Y es aquí donde adquiere sentido y valor el trabajo de las plataformas sociales, movimientos ciudadanos y organizaciones no gubernamentales, elementos fundamentales de intermediación entre los diversos agentes personales y sociales que interactúan en la reconstrucción de esos proyectos vitales individuales o colectivos que, por una razón u otra, se han visto truncados en su desarrollo ordinario o en sus perspectivas de futuro.
Ellos han de erigirse en los genuinos valedores de estas personas y comunidades en crisis, constituyéndose en el ámbito de comunicación auténtica donde cobra significación la verdad íntima de cada una de ellas, de forma que vean expuestos los pálpitos de su existencia, expandidos los ecos del pasado que duermen en los recovecos del recuerdo, silenciadas las letanías por antiguas tragedias, recuperados los hitos de la historia común, avivada la llama inextinguible de la verdad colectiva, alumbrada la primavera de un futuro incipiente, redimido el dolor del olvido y perpetuadas las risotadas de los niños y niñas.
Ellos han de servir de cordón umbilical entre cada individuo en particular y el entorno social inmediato, armonizando los latidos de los corazones de vecinos y vecinas, atesorando voluntades y conformando un todo comunitario en el que el individuo en crisis pueda superar su soledad existencial sintiéndose proyectado a un marco de relaciones sociales satisfactorio.
Y todo esto ha de efectuarse con el amor, la sinceridad y la ausencia de prejuicios de quien se sabe tratando a sus seres más queridos, con nombres y apellidos, con cuerpo y alma, con virtudes y defectos, con ilusiones y desesperanzas, con éxitos y derrotas… En una palabra: con humanidad a manos llenas.

* **DATOS MOSTRADOS**
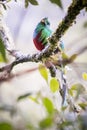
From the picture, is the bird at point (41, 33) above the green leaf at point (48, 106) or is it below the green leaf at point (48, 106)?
above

* **TAREA BREVE**
En el texto sobre las organizaciones sociales, ¿cómo se resume "en una palabra" la manera en que debe hacerse todo este trabajo? Los datos no tienen ningún papel en esto.

* **RESPUESTA ESCRITA**
Con humanidad a manos llenas.